(Rows from a spatial reasoning dataset)

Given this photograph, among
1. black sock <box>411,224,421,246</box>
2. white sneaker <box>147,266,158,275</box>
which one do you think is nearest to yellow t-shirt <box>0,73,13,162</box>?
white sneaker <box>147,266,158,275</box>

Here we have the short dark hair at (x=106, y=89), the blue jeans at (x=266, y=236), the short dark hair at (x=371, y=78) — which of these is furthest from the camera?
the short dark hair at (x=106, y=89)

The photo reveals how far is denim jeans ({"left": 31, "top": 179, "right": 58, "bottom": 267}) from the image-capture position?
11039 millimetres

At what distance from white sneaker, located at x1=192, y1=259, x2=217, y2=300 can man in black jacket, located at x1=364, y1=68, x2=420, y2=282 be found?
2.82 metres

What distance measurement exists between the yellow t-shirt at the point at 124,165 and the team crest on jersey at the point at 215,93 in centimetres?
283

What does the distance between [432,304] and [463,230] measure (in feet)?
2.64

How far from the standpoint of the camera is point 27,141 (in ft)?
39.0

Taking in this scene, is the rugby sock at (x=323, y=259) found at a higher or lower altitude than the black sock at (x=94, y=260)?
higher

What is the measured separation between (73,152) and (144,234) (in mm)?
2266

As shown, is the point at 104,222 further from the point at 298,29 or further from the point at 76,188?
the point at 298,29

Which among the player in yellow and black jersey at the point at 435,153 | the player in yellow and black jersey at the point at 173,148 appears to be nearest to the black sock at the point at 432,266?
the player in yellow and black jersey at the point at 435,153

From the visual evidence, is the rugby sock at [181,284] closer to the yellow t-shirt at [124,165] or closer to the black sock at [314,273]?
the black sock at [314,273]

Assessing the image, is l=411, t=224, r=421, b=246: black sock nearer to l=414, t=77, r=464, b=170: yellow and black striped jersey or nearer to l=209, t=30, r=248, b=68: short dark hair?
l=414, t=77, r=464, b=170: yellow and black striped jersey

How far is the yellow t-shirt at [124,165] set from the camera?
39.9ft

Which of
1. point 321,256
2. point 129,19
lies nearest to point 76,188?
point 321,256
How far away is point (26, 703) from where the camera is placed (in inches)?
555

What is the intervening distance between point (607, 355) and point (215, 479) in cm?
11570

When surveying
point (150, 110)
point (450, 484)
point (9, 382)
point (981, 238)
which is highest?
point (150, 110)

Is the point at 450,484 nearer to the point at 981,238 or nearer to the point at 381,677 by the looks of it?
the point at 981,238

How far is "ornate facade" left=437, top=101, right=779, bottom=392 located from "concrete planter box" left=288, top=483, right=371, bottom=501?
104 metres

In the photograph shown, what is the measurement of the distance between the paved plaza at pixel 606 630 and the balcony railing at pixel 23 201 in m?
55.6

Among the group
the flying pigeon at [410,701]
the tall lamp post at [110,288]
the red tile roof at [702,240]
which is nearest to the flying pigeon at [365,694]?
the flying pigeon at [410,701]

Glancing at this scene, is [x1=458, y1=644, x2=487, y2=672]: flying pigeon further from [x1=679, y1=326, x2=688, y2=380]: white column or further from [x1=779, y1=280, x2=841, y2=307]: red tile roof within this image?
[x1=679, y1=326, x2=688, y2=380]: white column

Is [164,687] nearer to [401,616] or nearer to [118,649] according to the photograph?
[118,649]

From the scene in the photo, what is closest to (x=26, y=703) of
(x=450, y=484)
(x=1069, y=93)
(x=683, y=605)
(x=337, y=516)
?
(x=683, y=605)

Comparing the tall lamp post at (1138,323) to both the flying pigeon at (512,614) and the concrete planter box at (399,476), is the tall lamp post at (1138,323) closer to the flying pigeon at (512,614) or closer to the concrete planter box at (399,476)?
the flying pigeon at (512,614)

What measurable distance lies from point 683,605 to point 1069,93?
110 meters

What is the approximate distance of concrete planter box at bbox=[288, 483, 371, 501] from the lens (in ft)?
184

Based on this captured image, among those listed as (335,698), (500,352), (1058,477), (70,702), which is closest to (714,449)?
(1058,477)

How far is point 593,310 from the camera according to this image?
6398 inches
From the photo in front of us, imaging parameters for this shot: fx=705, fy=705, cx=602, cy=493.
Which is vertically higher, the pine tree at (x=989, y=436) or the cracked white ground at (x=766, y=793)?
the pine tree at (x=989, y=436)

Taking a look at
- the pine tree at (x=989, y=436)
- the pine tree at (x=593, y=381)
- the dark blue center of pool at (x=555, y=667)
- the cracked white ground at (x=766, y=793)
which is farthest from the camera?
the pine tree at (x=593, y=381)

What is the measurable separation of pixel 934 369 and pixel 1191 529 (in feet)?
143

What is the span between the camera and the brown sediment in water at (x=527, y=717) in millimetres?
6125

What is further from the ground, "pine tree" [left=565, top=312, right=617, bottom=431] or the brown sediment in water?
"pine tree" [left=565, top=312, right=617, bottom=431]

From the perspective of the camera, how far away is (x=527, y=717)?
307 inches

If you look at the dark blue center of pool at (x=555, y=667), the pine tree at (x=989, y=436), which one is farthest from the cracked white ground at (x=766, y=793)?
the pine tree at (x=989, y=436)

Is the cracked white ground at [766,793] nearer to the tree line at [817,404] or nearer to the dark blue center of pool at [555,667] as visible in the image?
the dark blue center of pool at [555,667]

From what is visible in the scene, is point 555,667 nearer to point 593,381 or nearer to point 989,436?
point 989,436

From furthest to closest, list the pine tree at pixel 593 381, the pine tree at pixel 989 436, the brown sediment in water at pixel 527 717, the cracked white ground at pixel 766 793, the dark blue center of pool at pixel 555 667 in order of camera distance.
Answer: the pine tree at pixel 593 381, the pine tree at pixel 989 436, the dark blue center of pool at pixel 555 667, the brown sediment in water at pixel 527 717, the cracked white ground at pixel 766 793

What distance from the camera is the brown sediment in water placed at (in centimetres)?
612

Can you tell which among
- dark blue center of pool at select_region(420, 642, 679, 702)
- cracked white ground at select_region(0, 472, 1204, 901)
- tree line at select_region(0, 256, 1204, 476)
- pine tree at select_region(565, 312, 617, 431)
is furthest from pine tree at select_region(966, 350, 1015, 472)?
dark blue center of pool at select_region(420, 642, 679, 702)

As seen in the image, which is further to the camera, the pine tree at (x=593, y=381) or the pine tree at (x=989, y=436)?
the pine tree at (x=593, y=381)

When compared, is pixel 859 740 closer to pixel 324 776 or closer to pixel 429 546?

→ Exercise aim: Reproduce all of the material above, replacing each occurrence of "rugby sock" with "football sock" and leaving everything else unchanged.

→ Reply:
Given this photograph, among
1. black sock <box>411,224,421,246</box>
2. white sneaker <box>147,266,158,275</box>
which one do you think is nearest to yellow t-shirt <box>0,73,13,162</box>?
white sneaker <box>147,266,158,275</box>

Here we have the short dark hair at (x=106, y=89), the blue jeans at (x=266, y=236), the short dark hair at (x=371, y=78) — which of these is furthest from the camera?
the short dark hair at (x=106, y=89)

The photo reveals how far is denim jeans ({"left": 31, "top": 179, "right": 58, "bottom": 267}) from the image-capture position?
11039 millimetres

At what distance from white sneaker, located at x1=192, y1=259, x2=217, y2=300 can man in black jacket, located at x1=364, y1=68, x2=420, y2=282 be found?
2.82 metres

What distance measurement exists between the yellow t-shirt at the point at 124,165 and the team crest on jersey at the point at 215,93 in centimetres?
283

What does the distance between [432,304] and [463,230] measure (in feet)?
2.64

How far from the standpoint of the camera is point 27,141 (in ft)?
39.0

Taking in this scene, is the football sock at (x=323, y=259) found at a higher or lower altitude than the black sock at (x=94, y=260)?
higher

What is the measured separation between (73,152) and (144,234) (in mm)?
2266

As shown, is the point at 104,222 further from the point at 298,29 or further from the point at 76,188?
the point at 298,29

Which among the player in yellow and black jersey at the point at 435,153 | the player in yellow and black jersey at the point at 173,148 appears to be nearest to the black sock at the point at 432,266?
the player in yellow and black jersey at the point at 435,153

From the visual evidence, is the football sock at [181,284] closer to the yellow t-shirt at [124,165] or closer to the black sock at [314,273]?
the black sock at [314,273]

Assessing the image, is l=411, t=224, r=421, b=246: black sock nearer to l=414, t=77, r=464, b=170: yellow and black striped jersey or nearer to l=209, t=30, r=248, b=68: short dark hair?
l=414, t=77, r=464, b=170: yellow and black striped jersey

How far is the yellow t-shirt at [124,165] set from the camera?
39.9ft

Which of
1. point 321,256
2. point 129,19
lies nearest to point 76,188?
point 321,256
How far away is point (26, 703) from where the camera is placed (in inches)?
555

What is the intervening distance between point (607, 355) and point (215, 479) in cm?
11570

When surveying
point (150, 110)
point (450, 484)
point (9, 382)
point (981, 238)
which is highest?
point (150, 110)

Is the point at 450,484 nearer to the point at 981,238 or nearer to the point at 381,677 by the looks of it?
the point at 981,238

How far is "ornate facade" left=437, top=101, right=779, bottom=392 located from "concrete planter box" left=288, top=483, right=371, bottom=501?
104 metres

In the photograph shown, what is the measurement of the distance between the paved plaza at pixel 606 630 and the balcony railing at pixel 23 201 in m?
55.6

Among the group
the flying pigeon at [410,701]
the tall lamp post at [110,288]
the red tile roof at [702,240]
which is nearest to the flying pigeon at [365,694]?
the flying pigeon at [410,701]

Glancing at this scene, is [x1=458, y1=644, x2=487, y2=672]: flying pigeon further from [x1=679, y1=326, x2=688, y2=380]: white column or further from [x1=779, y1=280, x2=841, y2=307]: red tile roof within this image?
[x1=679, y1=326, x2=688, y2=380]: white column

Is [164,687] nearer to [401,616] or nearer to [118,649] according to the photograph?
[118,649]

From the scene in the photo, what is closest to (x=26, y=703) of
(x=450, y=484)
(x=1069, y=93)
(x=683, y=605)
(x=337, y=516)
?
(x=683, y=605)

Comparing the tall lamp post at (1138,323) to both the flying pigeon at (512,614) and the concrete planter box at (399,476), is the tall lamp post at (1138,323) closer to the flying pigeon at (512,614) or closer to the concrete planter box at (399,476)?
the flying pigeon at (512,614)

What measurable distance lies from point 683,605 to point 1069,93?
110 meters

What is the approximate distance of concrete planter box at bbox=[288, 483, 371, 501] from the lens (in ft)?
184

Based on this captured image, among those listed as (335,698), (500,352), (1058,477), (70,702), which is closest to (714,449)?
(1058,477)

How far is point 593,310 from the camera according to this image?
6398 inches
From the photo in front of us, imaging parameters for this shot: fx=705, fy=705, cx=602, cy=493.
Which is vertically higher, the pine tree at (x=989, y=436) or the cracked white ground at (x=766, y=793)?
the pine tree at (x=989, y=436)

Taking a look at
- the pine tree at (x=989, y=436)
- the pine tree at (x=593, y=381)
- the dark blue center of pool at (x=555, y=667)
- the cracked white ground at (x=766, y=793)
which is farthest from the camera?
the pine tree at (x=593, y=381)

What is the measurable separation of pixel 934 369 and pixel 1191 529 (in feet)?
143

What is the span between the camera and the brown sediment in water at (x=527, y=717) in millimetres?
6125

What is further from the ground, "pine tree" [left=565, top=312, right=617, bottom=431] or the brown sediment in water?
"pine tree" [left=565, top=312, right=617, bottom=431]

From the perspective of the camera, how far away is (x=527, y=717)?
307 inches

If you look at the dark blue center of pool at (x=555, y=667), the pine tree at (x=989, y=436), which one is farthest from the cracked white ground at (x=766, y=793)?
the pine tree at (x=989, y=436)

Is the cracked white ground at [766,793] nearer to the tree line at [817,404] or nearer to the dark blue center of pool at [555,667] as visible in the image?
the dark blue center of pool at [555,667]

From what is visible in the scene, is point 555,667 nearer to point 593,381 or nearer to point 989,436?
point 989,436

From furthest to closest, list the pine tree at pixel 593 381, the pine tree at pixel 989 436, the brown sediment in water at pixel 527 717, the cracked white ground at pixel 766 793, the dark blue center of pool at pixel 555 667 in order of camera distance.
Answer: the pine tree at pixel 593 381, the pine tree at pixel 989 436, the dark blue center of pool at pixel 555 667, the brown sediment in water at pixel 527 717, the cracked white ground at pixel 766 793

What distance from the camera is the brown sediment in water placed at (in centimetres)?
612

Can you tell which among
- dark blue center of pool at select_region(420, 642, 679, 702)
- cracked white ground at select_region(0, 472, 1204, 901)
- tree line at select_region(0, 256, 1204, 476)
- pine tree at select_region(565, 312, 617, 431)
is furthest from pine tree at select_region(966, 350, 1015, 472)?
dark blue center of pool at select_region(420, 642, 679, 702)

As seen in the image, which is further to the camera, the pine tree at (x=593, y=381) or the pine tree at (x=989, y=436)?
the pine tree at (x=593, y=381)

When compared, is pixel 859 740 closer to pixel 324 776 or closer to pixel 429 546?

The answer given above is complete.